As the yield on the 10-year U.S. Treasury continues its path downward, Federal student loan interest rates are following right along. To calculate its Federal Student loan interest rates, the U.S. Department of Education takes the 10-year yield as its baseline. Then, the department adds an additional interest rate to compensate for its expenses. And for the first time in three years, the math is actually beneficial for borrowers.
Keep in mind though, the figures below only apply to new student loans. Prior balances are subject to the interest rates that applied when loans were first taken out.
The new 2019/2020 Federal interest rate schedule looks like this:
- Undergraduate Direct Loans: 4.53%
- Graduate Direct Loans: 6.08%
- Graduate and Parent PLUS Loans: 7.08%
Conversely, the 2018/2019 Federal interest rate schedule looked like this:
- Undergraduate Direct Loans: 5.05%
- Graduate Direct Loans: 6.60%
- Graduate and Parent PLUS Loans: 7.60%
Across all levels, student loan borrowers will save 52 basis points (0.53%) in interest when compared to previous borrowers. As an example, a freshman who takes out a $25,000 student loan repaid over 10-years, saves $758 in total interest compared to last year’s class.
What Types Of Federal Student Loans Are Available To Me?
The U.S Department of Education offers three main types of Federal student loans, with the fourth option providing loan consolidation:
- Direct Subsidized Loans are made to undergraduate students who demonstrate financial need to help cover the costs of tuition, books and residency.
- Direct Unsubsidized Loans are made to undergraduate, graduate and professional students who apply for a student loan but do not demonstrate financial need.
- Direct PLUS Loans are made to graduate or professional students and parents of dependent undergraduate students to help pay for additional expenses not covered by other financial aid. Eligibility is not based on financial need, but a credit check is required and those with bad credit must meet additional requirements.
- Debt Consolidation Loans allow you to combine all of your Federal student loans into a single loan.
How Much Money Can I Borrow With A Federal Student Loan?

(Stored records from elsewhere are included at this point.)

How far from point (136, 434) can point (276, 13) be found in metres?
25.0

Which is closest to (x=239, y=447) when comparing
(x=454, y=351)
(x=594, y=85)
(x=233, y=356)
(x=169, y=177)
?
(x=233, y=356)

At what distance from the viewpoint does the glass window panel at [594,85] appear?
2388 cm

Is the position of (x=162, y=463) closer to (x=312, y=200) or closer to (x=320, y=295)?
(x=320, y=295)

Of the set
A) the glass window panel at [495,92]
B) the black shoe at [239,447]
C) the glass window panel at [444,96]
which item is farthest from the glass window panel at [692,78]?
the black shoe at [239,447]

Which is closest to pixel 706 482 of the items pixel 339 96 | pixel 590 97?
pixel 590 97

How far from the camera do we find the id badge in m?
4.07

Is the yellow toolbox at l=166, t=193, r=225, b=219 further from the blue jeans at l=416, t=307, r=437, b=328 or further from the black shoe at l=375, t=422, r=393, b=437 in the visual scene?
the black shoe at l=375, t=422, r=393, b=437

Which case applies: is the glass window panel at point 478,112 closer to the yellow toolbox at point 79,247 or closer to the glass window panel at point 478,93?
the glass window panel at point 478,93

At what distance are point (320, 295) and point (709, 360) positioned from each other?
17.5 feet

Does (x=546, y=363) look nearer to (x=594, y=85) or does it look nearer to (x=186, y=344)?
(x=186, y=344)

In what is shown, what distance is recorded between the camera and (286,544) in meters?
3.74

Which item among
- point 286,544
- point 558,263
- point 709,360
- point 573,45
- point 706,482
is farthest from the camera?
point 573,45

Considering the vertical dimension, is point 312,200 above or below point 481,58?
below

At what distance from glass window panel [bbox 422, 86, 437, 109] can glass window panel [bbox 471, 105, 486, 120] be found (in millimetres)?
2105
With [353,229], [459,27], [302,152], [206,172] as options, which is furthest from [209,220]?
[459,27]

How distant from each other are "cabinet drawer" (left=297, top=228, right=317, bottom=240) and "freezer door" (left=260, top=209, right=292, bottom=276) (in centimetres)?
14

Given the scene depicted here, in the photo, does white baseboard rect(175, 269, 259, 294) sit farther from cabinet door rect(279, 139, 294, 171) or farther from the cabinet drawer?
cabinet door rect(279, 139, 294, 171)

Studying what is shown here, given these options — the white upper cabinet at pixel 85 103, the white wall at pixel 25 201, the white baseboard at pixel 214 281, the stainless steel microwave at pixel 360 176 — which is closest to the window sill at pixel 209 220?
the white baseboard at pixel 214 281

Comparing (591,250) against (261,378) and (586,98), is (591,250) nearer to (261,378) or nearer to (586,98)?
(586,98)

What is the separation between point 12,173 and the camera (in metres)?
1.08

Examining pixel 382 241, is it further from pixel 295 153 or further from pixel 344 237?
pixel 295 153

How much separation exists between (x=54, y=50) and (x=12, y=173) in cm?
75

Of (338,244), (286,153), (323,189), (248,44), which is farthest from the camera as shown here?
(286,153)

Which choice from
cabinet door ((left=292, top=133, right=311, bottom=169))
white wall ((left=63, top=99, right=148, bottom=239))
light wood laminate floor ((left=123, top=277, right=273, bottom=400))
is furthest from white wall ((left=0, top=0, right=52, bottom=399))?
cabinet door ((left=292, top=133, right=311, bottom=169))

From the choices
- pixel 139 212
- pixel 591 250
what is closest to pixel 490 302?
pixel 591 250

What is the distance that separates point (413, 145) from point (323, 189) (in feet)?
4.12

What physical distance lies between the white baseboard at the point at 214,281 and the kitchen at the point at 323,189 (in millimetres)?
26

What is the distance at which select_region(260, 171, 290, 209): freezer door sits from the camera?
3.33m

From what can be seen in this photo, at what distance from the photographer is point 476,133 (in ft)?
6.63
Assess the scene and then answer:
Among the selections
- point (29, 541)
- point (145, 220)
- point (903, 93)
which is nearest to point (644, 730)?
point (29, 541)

Borrowing amounts are determined by your dependency status and your level of study:
- Th amount that an undergraduate student can borrow using either a Direct Subsidized or Direct Unsubsidized Loan ranges from $5,500 to $12,500 per year. The eligible amount depends on your year of study and your dependency status.
- If you’re a graduate or professional student, you borrow up to $20,500 per year in Direct Unsubsidized Loans. Funding for additional expenses can also be obtained through a Direct PLUS Loan.

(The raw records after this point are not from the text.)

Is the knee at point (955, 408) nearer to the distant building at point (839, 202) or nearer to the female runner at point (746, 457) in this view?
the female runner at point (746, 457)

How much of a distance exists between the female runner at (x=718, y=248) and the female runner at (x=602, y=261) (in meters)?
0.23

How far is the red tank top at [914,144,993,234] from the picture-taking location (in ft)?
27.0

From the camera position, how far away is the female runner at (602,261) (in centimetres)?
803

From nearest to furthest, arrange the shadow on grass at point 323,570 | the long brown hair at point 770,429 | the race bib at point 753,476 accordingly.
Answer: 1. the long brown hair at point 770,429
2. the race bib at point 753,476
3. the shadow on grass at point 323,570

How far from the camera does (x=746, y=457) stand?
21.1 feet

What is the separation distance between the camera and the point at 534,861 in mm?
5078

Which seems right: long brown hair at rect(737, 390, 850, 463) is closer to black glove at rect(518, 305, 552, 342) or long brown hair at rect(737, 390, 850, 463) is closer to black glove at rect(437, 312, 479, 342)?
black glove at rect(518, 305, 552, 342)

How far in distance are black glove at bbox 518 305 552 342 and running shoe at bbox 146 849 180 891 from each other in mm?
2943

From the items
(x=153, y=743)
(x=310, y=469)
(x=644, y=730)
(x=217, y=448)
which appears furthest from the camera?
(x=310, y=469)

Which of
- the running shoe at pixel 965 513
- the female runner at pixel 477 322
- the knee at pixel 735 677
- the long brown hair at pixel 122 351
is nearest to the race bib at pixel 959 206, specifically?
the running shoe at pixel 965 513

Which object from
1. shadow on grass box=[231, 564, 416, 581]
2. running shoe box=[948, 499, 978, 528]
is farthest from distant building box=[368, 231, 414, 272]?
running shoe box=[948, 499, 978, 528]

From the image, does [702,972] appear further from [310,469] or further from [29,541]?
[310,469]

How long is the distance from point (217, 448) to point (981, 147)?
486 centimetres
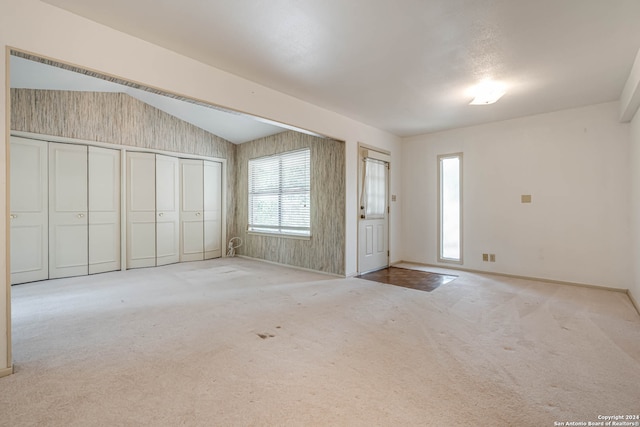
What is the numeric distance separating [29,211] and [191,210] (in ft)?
8.04

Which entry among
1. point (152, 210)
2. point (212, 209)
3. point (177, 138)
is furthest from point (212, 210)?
point (177, 138)

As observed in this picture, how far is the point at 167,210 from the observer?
578 centimetres

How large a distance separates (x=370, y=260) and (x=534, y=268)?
253cm

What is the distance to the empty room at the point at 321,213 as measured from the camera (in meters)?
1.86

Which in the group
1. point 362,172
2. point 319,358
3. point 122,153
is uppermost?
point 122,153

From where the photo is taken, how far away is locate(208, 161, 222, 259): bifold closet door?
644 cm

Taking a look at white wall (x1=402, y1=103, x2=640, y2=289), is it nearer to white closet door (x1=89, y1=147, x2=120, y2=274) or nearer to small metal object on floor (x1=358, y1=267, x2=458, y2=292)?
small metal object on floor (x1=358, y1=267, x2=458, y2=292)

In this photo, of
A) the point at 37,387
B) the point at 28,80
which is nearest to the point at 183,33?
the point at 37,387

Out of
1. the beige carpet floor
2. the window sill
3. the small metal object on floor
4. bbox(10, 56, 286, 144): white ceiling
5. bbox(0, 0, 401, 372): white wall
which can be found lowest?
the beige carpet floor

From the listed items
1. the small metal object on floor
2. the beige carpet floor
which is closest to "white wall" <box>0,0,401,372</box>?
the beige carpet floor

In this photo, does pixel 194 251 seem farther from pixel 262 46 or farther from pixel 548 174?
pixel 548 174

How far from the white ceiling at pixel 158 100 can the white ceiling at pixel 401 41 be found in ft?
2.74

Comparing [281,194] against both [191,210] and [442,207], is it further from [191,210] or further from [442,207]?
[442,207]

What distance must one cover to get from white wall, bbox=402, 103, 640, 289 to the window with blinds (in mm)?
2436
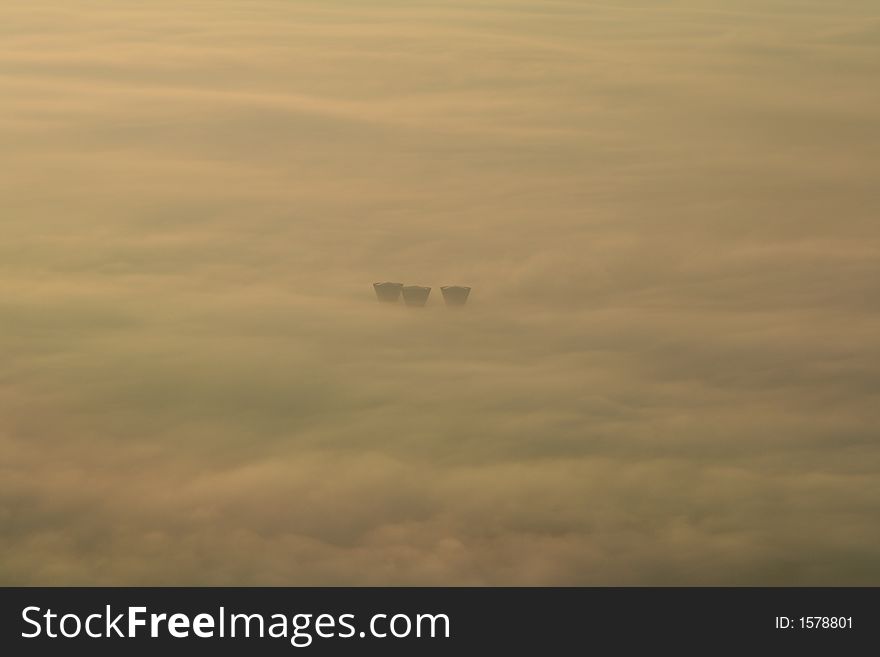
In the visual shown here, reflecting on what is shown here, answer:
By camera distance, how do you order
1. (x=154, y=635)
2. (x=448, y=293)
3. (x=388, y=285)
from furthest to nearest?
1. (x=448, y=293)
2. (x=388, y=285)
3. (x=154, y=635)

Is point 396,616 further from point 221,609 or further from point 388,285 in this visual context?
point 388,285

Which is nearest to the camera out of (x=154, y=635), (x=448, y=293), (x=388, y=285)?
(x=154, y=635)

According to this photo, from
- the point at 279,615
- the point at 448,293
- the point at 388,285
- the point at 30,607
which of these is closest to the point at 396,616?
the point at 279,615

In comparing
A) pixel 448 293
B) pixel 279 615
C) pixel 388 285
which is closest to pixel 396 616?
pixel 279 615

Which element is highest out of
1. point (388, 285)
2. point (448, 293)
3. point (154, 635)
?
point (448, 293)

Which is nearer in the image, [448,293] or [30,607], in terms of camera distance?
[30,607]

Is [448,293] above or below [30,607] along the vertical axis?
above

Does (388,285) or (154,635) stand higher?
(388,285)

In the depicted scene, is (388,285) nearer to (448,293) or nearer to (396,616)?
(448,293)

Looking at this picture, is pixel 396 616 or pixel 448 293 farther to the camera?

- Parents of dependent undergraduate students can also qualify for a Direct PLUS Loan to cover the excess costs not fulfilled by the options above.

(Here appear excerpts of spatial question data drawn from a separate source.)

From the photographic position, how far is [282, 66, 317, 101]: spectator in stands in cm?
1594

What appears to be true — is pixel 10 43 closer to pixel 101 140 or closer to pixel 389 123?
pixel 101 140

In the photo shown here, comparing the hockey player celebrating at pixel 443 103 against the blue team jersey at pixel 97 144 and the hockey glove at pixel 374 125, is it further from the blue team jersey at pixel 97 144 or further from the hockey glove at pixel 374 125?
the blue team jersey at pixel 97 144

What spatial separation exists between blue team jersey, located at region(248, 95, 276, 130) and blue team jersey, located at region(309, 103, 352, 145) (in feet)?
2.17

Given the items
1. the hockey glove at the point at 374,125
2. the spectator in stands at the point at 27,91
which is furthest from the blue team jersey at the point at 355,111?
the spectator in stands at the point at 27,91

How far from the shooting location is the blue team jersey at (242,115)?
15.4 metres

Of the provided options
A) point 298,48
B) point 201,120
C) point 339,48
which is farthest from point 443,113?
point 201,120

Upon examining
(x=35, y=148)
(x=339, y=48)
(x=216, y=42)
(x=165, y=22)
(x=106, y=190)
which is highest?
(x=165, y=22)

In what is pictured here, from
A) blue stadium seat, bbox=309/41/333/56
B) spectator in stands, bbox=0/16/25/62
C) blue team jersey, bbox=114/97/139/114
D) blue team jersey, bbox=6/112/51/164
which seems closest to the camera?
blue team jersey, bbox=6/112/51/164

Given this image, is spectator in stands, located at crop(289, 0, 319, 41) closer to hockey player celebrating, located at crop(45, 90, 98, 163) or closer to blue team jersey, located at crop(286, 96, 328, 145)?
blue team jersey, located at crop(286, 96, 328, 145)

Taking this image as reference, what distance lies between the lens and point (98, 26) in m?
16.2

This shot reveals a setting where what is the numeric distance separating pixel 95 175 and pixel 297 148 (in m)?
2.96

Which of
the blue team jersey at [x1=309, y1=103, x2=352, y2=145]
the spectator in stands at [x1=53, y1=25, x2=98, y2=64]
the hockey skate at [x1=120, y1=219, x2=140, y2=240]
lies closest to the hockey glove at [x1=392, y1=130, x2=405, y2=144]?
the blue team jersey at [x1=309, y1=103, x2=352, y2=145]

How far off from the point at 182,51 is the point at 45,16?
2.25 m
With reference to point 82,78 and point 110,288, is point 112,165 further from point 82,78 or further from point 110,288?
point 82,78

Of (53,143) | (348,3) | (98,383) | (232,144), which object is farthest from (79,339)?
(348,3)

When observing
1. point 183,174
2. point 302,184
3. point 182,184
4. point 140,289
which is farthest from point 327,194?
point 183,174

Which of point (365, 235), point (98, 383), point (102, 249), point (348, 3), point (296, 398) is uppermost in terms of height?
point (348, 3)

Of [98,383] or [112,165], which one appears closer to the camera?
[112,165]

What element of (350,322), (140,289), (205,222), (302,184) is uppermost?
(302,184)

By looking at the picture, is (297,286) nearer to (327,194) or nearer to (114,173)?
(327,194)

What Are The Benefits Of Taking Out A Federal Student Loan?
Beyond just interest savings, Federal student loans have many other attractive features:
- Interest rates on Federal student loans are fixed and usually less than private student loans.
- Federal student loans don’t require a co-signer or a credit check.
- You don’t begin repaying your loan until after you leave college or your enrollment status changes to less than half-time.
- If you demonstrate significant financial need, the government can pay a portion of the interest on your loan while you’re in school and after you graduate.
- Flexible repayment plans allow you to postpone your loan payments if you’re having financial trouble.
- If you work in certain jobs, a portion of your Federal student loan can be forgiven.
How Do Federal Student Loans Differ From Private Student Loans?
Federal student loans are issued by the government, with their terms and conditions set by law. Conversely, private student loans are issued by banks, credit unions and state-based lenders, with their terms and conditions determined by the lender. In general, Federal student loans tend to be cheaper than their private counterparts.
Other differences include:
- Federal student loans allow you to delay repayment until after you graduate or your enrollment status changes to less than half-time. Conversely, private student loans can require you to make payments while you’re still in school.
- Federal student loans have fixed interest rates, while private student loans can be fixed or variable.
- If you demonstrate significant financial need, the government can pay a portion of the interest on your loan. With a private student loan, you’re responsible for all interest owed.
- Federal student loans don’t require a co-signer or a credit check. Private student loans can require both.
- Federal student loans have no prepayment penalties. This can vary with private student loans.
- Federal student loans can offer loan forgiveness, while private student loans usually don’t offer this feature.